At this point I could do one of two things. Start a punk band called Quadcopter Suicide, or contact Tim Nilson of Lumenier (crazy factoid: Tim and I raced bikes together in New York over ten years ago, before quads existed. You know, the dark ages. This was the first project we collaborated on, the Danaus was second but was released first). Tim agreed to take on the project and we started refining.

Tim immediately eliminated the clean/dirty thing. It’s not an aerial photography rig, no need for the extra weight. I realized that the pusher only needed to be a tiny arc, not a 1 1/8″ diameter circle. That narrowed the front end quite a bit, and gave it a jaunty asymmetrical look, like this. 

I drew up the next version using Lumenier hardware and arms. Tim had some cut in carbon and they were ooooh so nice. The G10 and carbon/fiberglass versions got tossed aside immediately. 

This version needed product testing too.

At this point I was still using a huge continuous rotation servo, which protruded out the bottom of the bottom plate. Aside from being ugly and inelegant, it was an expensive part that was hard to source. Furthermore, it's impossible to tell where the servo arm is when it stops and starts, so you can get weak misfires on the first shot if the arm is in the wrong spot.

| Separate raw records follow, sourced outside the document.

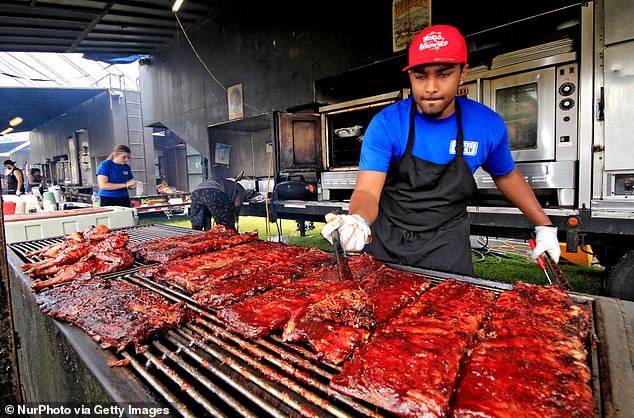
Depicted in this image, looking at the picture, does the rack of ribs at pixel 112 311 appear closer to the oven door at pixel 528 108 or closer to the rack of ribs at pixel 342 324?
the rack of ribs at pixel 342 324

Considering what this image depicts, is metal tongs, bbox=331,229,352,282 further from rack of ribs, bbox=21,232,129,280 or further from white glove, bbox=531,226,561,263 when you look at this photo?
rack of ribs, bbox=21,232,129,280

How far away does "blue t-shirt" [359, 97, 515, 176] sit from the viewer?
8.63 ft

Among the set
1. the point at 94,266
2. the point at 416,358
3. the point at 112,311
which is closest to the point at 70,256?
the point at 94,266

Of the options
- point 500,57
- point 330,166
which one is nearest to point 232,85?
point 330,166

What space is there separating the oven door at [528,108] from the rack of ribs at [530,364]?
347 cm

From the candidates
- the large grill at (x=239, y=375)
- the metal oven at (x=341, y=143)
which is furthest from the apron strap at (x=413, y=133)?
the metal oven at (x=341, y=143)

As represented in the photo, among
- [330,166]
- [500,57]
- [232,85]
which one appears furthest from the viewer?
[232,85]

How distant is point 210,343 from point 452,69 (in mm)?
2140

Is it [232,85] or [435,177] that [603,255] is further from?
[232,85]

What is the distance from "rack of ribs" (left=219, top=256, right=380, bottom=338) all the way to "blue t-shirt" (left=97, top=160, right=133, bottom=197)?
22.4 feet

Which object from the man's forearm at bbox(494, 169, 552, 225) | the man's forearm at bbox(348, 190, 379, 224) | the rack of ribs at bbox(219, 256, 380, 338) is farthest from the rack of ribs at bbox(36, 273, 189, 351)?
the man's forearm at bbox(494, 169, 552, 225)

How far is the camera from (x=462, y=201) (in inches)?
107

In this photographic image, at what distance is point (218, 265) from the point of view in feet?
8.46

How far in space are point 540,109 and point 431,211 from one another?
294cm
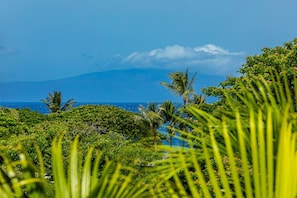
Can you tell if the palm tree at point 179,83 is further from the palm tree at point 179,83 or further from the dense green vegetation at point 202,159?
the dense green vegetation at point 202,159

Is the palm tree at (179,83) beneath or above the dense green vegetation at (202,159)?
above

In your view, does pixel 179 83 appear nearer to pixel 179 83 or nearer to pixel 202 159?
pixel 179 83

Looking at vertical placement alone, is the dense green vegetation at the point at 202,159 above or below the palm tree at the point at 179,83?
below

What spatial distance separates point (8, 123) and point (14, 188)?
1126 inches

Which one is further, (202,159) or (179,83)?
(179,83)

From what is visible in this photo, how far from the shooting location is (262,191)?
1.83 metres

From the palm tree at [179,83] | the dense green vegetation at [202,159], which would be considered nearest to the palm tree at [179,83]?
the palm tree at [179,83]

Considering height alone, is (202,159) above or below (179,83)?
below

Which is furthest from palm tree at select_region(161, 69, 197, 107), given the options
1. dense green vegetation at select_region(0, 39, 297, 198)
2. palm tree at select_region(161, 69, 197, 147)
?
dense green vegetation at select_region(0, 39, 297, 198)

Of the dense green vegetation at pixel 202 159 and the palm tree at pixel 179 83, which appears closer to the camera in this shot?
the dense green vegetation at pixel 202 159

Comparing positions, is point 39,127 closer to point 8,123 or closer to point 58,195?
point 8,123

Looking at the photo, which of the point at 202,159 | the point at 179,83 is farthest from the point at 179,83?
the point at 202,159

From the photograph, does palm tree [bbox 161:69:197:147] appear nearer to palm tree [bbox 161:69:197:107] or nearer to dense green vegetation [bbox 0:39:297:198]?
palm tree [bbox 161:69:197:107]

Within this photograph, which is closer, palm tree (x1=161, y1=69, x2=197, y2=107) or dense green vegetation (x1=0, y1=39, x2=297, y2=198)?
dense green vegetation (x1=0, y1=39, x2=297, y2=198)
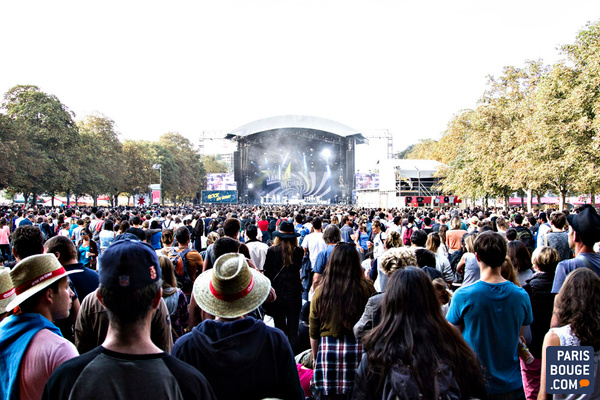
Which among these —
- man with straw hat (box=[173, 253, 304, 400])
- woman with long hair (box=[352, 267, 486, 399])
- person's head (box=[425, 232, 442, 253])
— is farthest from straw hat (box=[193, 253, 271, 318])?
person's head (box=[425, 232, 442, 253])

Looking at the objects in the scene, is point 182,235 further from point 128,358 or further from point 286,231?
point 128,358

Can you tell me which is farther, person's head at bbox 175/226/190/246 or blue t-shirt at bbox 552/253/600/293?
person's head at bbox 175/226/190/246

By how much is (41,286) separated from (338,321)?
1799 mm

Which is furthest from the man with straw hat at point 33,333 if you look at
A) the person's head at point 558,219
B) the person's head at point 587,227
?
the person's head at point 558,219

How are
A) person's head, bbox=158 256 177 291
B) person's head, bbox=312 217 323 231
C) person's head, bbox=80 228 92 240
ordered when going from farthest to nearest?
person's head, bbox=80 228 92 240 → person's head, bbox=312 217 323 231 → person's head, bbox=158 256 177 291

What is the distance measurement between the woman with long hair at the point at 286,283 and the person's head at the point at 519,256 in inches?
98.7

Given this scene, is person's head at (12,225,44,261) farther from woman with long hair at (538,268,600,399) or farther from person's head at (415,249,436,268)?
woman with long hair at (538,268,600,399)

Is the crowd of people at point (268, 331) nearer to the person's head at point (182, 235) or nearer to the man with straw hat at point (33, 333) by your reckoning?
the man with straw hat at point (33, 333)

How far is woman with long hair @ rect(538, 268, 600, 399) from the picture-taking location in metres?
2.28

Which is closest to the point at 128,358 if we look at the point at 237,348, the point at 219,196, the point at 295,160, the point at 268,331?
the point at 237,348

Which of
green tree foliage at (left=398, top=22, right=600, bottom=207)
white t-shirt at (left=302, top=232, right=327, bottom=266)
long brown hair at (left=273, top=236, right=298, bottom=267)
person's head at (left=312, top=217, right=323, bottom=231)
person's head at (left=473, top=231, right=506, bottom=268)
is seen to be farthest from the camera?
green tree foliage at (left=398, top=22, right=600, bottom=207)

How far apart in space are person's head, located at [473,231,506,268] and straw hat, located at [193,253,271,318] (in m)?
1.56

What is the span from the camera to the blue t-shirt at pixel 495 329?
2.63 metres

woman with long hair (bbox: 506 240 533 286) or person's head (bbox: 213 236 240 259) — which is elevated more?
person's head (bbox: 213 236 240 259)
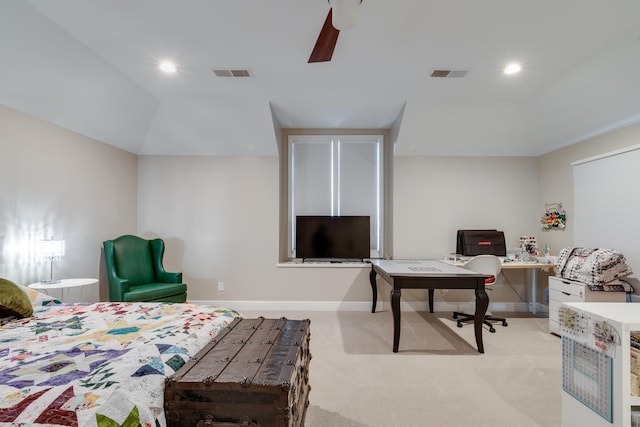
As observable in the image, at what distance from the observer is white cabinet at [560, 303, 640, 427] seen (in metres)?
1.48

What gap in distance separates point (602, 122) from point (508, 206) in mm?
1535

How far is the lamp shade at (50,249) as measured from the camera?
292cm

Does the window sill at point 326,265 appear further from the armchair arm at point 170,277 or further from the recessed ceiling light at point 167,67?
the recessed ceiling light at point 167,67

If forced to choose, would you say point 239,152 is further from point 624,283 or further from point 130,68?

We hadn’t figured out the barrel either, but we knew damn sure it wasn’t going to be a toilet paper roll. Tim eventually found a plastic material that we rolled together with snaps, which in turn snapped into the middle plate. Getting a rolled up piece of plastic to fit snugly in a hole was quite a challenge – if the circumference is even a fraction of a millimeter too big it's not going through the hole. Between the snaps and the perfect fit through the top plate, the hopper was rock solid. The barrel was a potentially problematic piece for us, and Tim really nailed it with a very elegant and economical solution.

The servo mech stumped me for a while, and after a few iterations I came up with this.

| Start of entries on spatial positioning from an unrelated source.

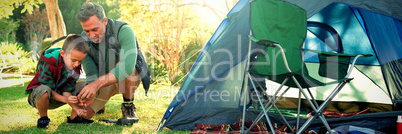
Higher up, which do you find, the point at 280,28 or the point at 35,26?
the point at 35,26

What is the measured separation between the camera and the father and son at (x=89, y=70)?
1.96 m

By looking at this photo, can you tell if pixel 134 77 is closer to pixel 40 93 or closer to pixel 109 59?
pixel 109 59

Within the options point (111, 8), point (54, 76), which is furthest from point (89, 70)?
point (111, 8)

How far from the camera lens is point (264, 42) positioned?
1714 millimetres

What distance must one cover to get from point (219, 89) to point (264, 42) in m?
0.70

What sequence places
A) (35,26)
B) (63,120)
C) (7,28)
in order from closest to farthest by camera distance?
(63,120) < (7,28) < (35,26)

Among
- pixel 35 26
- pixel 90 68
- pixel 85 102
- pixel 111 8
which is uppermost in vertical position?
pixel 111 8

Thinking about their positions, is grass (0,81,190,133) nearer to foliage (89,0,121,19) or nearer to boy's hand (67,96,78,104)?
boy's hand (67,96,78,104)

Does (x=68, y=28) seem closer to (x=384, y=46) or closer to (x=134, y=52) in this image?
(x=134, y=52)

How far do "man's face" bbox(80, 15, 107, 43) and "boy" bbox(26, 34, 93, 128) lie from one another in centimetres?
10

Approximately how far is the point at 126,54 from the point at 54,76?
510 millimetres

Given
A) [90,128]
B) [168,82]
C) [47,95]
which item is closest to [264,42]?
[90,128]

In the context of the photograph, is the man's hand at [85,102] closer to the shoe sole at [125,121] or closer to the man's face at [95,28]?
the shoe sole at [125,121]

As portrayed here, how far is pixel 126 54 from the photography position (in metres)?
2.13
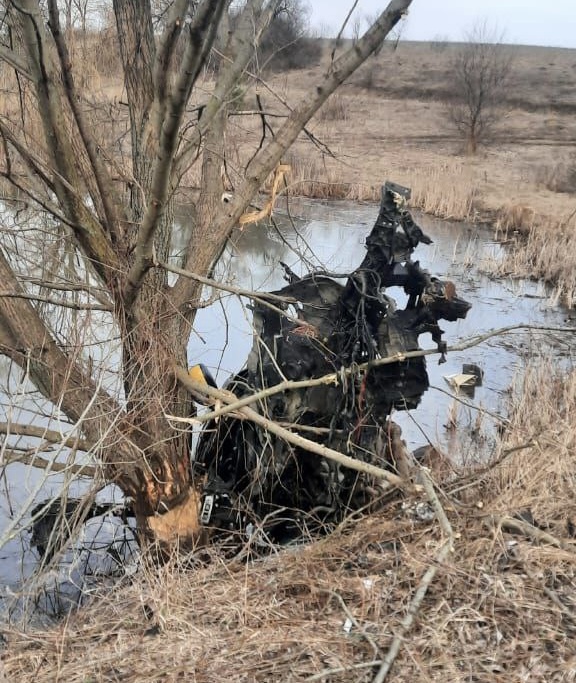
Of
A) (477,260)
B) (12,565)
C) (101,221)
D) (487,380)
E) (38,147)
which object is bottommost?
(12,565)

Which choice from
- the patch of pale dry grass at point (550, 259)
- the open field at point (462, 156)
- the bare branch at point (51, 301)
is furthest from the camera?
the open field at point (462, 156)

Looking back, I have no idea why it took me so long. Dummy.

Looking back, I have no idea why it took me so long. Dummy.

Now we could use an inexpensive 9g servo, and the whole mechanism fit between the middle and top plates. Unlike the continuous rotation servo, this setup had definitive on and off positions. Without that big servo protruding out the bottom you could go without landing gear if you wanted. I was particularly proud of the way the servo mounts – the mounting flange slips through a slot in the middle plate, and a zip tie holds it down. Simple and solid. Tim lasercut a delrin version of the front end to test the mech.

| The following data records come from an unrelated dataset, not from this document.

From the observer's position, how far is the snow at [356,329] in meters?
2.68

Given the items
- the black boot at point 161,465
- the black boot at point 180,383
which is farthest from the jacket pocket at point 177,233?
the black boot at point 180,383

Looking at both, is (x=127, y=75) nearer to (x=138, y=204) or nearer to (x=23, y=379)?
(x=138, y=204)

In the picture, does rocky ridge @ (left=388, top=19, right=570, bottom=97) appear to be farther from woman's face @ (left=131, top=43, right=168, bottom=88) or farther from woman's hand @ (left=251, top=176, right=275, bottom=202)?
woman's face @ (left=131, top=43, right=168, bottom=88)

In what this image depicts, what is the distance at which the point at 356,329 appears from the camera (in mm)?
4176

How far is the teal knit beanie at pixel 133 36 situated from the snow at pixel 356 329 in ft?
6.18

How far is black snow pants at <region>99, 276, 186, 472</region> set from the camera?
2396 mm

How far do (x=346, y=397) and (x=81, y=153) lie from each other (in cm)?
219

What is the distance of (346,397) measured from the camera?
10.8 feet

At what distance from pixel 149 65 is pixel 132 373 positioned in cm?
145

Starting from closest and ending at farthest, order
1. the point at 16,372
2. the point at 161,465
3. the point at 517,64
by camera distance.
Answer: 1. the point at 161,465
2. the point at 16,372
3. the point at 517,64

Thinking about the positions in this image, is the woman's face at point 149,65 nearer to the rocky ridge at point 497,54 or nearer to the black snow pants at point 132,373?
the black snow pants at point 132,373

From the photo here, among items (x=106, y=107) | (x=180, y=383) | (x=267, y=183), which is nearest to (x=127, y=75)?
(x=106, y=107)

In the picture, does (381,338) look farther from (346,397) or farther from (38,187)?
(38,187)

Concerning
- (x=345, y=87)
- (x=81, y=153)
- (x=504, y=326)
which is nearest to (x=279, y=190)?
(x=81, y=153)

Finally, in August of ’14 I flew down to Sarasota to finish off the final details with Tim. We built a test jig and shot disks with a bunch of different motors to find the most powerful one. The motor is custom wound just for this application. Tim tweaked the barrel design some more and redrew the crescent shaped stanchion so that it could be easily CNC’d (the version in the video above was 3d printed). For a guy who sends away to Canada for his parts, it was quite amazing to draw something and see it made instantly.

If you knew how much time we spent tweaking the shape of those snaps…

If you knew how much time we spent tweaking the shape of those snaps…

Final details sorted, I drew up one last revision and off it went, followed by the agony of waiting for production to be completed so my baby could finally be unleashed.